Any two bodies that are gravitationally bound, such as Earth and the Sun, have five regions of gravitational stability. In these regions, the forces of gravity from the two bodies balance out, and anything located at these regions, known as Lagrangian points (or simply Lagrange points) will remain stationary.
Lagrangian points are fascinating, and it just so happens they are incredibly useful for space exploration. To understand how they occur, let’s examine the Earth-Sun system. Earth, as we know, is in a stable orbit around the Sun. Our planet and the star are pulling on one another. As you travel away from Earth, the gravity of the planet pulls you back.
At the same time, however, the gravity of the Sun pulls you inward into the Solar System. Travel far enough from Earth in the direction of the Sun, and you will be pulled into the Sun. Conversely, if you travel only a short distance from Earth with a speed that is not great enough to escape the planet’s gravity, you will be pulled backwards.
However, there are points around the Earth-Sun system, or indeed any such system, such as Venus and the Sun, for example, where the gravity of each body essentially ‘balances out’. In the diagram you are able to see the areas where these points occur.

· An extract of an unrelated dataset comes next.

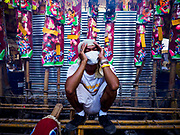 "20 OCTOBER 2017 - BANGKOK, THAILAND: A volunteer waits to help devotees at Chao Zhou Shi Kong Shrine in Bangkok's Chinatown on the first day of the ""Vegetarian Festival"", what Thais call the Taoist Nine Emperor Gods Festival, in the Chinatown neighborhood of Bangkok, Thailand. It is a nine-day Taoist celebration beginning on the eve of 9th lunar month of the Chinese calendar. For nine days people participating in the festival wear only white and don't eat meat, poultry, seafood, and dairy products. The vegetarian festival is celebrated throughout Thailand, but especially in Phuket and Bangkok, cities with large ethnic Chinese communities.       PHOTO BY JACK KURTZ"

The interesting thing about Lagrangian points is that an object placed on them will remain stationary, if it is not already moving, unless acted upon by something else. This makes Lagrangian points crucial stopovers for many spacecraft. Over the past few decades many spacecraft have made use of Lagrangian points in the Earth-Sun system, specifically L1 and L2, for a number of reasons.
L1 is an area of stability between Earth and the Sun. It is a prime location for Sun-observing telescopes, as they can get full views of the entire Sun over the course of a year without interference from Earth. In addition, the don’t need to exhaust much fuel to remain in position.
L2, on the opposite side of Earth, is a good location for space observatories as they can get views of the universe without any obstruction from Earth. It has also been touted as a possible location for a future space station that could be used as a ‘pitstop’ for manned spacecraft venturing further into the Solar System.
Meanwhile, Lagrangian points L4 and L5 are known to play host to numerous asteroids and could be a viable destination for future asteroid hunting spacecraft.